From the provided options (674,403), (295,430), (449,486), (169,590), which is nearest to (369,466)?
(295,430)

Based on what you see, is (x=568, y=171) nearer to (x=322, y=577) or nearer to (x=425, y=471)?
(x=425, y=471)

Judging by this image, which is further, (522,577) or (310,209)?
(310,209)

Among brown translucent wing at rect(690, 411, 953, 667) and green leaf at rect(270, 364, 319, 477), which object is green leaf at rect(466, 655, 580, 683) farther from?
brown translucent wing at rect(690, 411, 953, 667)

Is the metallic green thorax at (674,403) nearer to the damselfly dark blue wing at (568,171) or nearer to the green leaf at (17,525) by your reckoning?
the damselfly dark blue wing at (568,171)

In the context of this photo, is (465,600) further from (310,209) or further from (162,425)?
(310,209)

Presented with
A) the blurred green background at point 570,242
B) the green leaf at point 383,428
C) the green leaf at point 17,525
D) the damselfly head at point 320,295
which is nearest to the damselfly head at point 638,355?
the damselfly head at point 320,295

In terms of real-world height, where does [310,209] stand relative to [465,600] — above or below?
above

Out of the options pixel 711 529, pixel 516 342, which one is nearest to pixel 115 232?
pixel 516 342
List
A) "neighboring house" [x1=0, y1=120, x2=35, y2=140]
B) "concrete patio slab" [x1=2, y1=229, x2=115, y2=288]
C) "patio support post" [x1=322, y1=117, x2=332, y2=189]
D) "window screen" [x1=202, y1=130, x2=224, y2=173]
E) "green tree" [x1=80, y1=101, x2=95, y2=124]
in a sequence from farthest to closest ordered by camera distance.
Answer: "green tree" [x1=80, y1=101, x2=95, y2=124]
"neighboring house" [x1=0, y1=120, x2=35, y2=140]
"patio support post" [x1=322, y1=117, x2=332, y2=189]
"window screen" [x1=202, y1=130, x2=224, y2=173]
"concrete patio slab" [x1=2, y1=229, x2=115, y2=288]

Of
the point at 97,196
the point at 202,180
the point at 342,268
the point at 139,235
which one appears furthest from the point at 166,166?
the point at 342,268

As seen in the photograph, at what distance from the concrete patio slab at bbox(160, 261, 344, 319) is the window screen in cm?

▶ **What to produce**: Express the items from the line containing "Out of the options" through the end of the items, both ends included, as a JSON list of strings with one string per line and blank lines left out.

▶ **Response to this task**:
[
  "Out of the options pixel 711 529, pixel 516 342, which one is nearest to pixel 115 232?",
  "pixel 516 342",
  "List",
  "A) \"neighboring house\" [x1=0, y1=120, x2=35, y2=140]",
  "B) \"concrete patio slab\" [x1=2, y1=229, x2=115, y2=288]",
  "C) \"patio support post\" [x1=322, y1=117, x2=332, y2=189]",
  "D) \"window screen\" [x1=202, y1=130, x2=224, y2=173]",
  "E) \"green tree\" [x1=80, y1=101, x2=95, y2=124]",
  "in a sequence from farthest to closest ordered by camera distance.",
  "Answer: \"green tree\" [x1=80, y1=101, x2=95, y2=124]",
  "\"neighboring house\" [x1=0, y1=120, x2=35, y2=140]",
  "\"patio support post\" [x1=322, y1=117, x2=332, y2=189]",
  "\"window screen\" [x1=202, y1=130, x2=224, y2=173]",
  "\"concrete patio slab\" [x1=2, y1=229, x2=115, y2=288]",
  "Of",
  "the point at 97,196",
  "the point at 202,180",
  "the point at 342,268",
  "the point at 139,235",
  "which one appears furthest from the point at 166,166?",
  "the point at 342,268",
  "As seen in the photograph, at what distance from the concrete patio slab at bbox(160, 261, 344, 319) is the window screen in cm?"
]